O Tribunal Superior Eleitoral, que levou meses para atuar sobre algumas mentiras escabrosas que rolavam no facebook, segue no ritmo de um mastodonte, sem atuar no combate às denúncias que chegam aos borbotões, sendo ignoradas olimpicamente. Para os brasileiros que conseguem escapar da bolha manipulativa das redes sociais, fica absolutamente claro que não virá do judiciário nenhuma ação, afinal, esse pé da democracia burguesa esteve aliado às forças do golpe dado em 2016 e não será agora, aos 44 minutos do segundo tempo, que mudará de rumo. Possivelmente a verdade sobre esse tremendo cenário de mentiras só aparecerá daqui a alguns anos, quando virar história.
Mas, afinal, a realidade não é tão simples como pode parecer. E a cegueira em relação às mentiras veiculadas pela candidatura Bolsonaro só foi possível porque encontrou terreno fértil numa população esgotada com a realidade de corrupção dos agentes públicos e a sua sempre sistemática miséria no que diz respeito à educação, saúde, moradia, segurança. Durante os 14 anos de governo petista esses grandes temas foram tratados de maneira paliativa, sem mudanças estruturais, e tampouco houve investimento na organização popular. A lógica foi cooptar sindicatos e movimentos, domesticando as massas em vez de prepará-las para os combates que acabaram tendo de ser travados com o avanço das forças conservadoras. A ação no Congresso Nacional deveria já ter servido de alerta, com as bancadas da bala, boi e bíblia agindo de maneira descontraída e já prenunciando o que hoje vivenciamos.
O ovo da serpente foi chocado sem resistência e hoje o país se depara com uma imensa parcela da população totalmente cegada pelo que chamam de “ameaça comunista”. Nessa semana um grupo de pessoas entrou em uma atividade promovida pela Conferência Nacional dos Bispos do Brasil, da igreja católica, atacando os religiosos e insistindo de que a igreja é comunista e que eles não permitirão mais isso. No ato, viam-se pessoas totalmente alucinadas, gritando “fora PT”, acusando o partido de comunista, coisa que jamais foi.

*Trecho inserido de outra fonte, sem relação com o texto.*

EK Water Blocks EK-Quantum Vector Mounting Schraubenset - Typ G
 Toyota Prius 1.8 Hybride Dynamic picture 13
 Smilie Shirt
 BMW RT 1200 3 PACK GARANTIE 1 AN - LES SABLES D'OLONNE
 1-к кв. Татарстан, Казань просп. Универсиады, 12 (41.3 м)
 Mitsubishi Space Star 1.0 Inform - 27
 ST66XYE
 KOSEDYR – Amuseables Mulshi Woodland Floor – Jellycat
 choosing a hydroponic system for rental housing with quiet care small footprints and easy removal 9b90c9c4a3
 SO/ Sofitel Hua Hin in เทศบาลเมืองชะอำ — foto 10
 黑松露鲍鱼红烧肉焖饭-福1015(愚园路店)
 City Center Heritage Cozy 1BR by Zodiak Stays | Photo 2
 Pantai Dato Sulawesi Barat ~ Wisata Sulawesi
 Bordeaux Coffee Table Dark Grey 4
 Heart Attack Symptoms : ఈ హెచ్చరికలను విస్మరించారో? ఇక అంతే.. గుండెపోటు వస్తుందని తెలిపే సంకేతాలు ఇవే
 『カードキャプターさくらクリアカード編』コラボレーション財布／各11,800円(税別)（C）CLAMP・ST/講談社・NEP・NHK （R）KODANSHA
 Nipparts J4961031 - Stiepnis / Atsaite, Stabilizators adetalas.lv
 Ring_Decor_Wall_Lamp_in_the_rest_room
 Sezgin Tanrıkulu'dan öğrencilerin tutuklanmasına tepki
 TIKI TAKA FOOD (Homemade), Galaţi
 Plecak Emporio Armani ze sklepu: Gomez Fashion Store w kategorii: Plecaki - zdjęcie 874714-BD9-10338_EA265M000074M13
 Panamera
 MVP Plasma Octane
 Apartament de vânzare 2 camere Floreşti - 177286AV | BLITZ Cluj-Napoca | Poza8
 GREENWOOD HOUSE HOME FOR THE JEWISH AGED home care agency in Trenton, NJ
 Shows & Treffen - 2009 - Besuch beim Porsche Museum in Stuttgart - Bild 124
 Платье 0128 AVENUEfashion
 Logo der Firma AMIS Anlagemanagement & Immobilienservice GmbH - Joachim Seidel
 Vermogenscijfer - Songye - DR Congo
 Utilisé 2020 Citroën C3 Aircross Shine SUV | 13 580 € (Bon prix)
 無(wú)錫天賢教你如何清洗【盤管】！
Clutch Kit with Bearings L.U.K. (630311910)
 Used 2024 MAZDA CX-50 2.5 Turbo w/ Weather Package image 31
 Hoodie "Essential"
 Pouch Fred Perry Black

O trabalho criminoso de manufatura de uma verdade inexistente promovido pelos parceiros do candidato Bolsonaro jogará o Brasil num caldeirão ultraconservador, no qual pessoas ditas de bem perseguirão e destruirão pessoas e instituições que acreditam ser “comunistas”, fazendo com que o país volte 40 anos, como insiste em dizer o candidato do PSL. Eles querem e sonham com um passado o qual, segundo creem, era de paz e prosperidade. O que eles não sabem é que não era assim. Mas, ninguém que está na bolha quer saber de história ou de verdades. Eles já têm as suas, ainda que fabricadas, e não acreditam em ninguém que queira desvelá-las. Mesmo um fato incontestável, com provas e tudo, como a corrupção deslavada na campanha, não encontra eco. Tudo o que resta são convicções, como ensinaram os jovens juízes brasileiros no passado recente quando iniciaram a caçada a Lula.
O Brasil vai ao abismo e com ele pode arrastar toda a América Latina.
Ainda tem tempo para barrar, mesmo que pareça difícil. Há que trabalhar.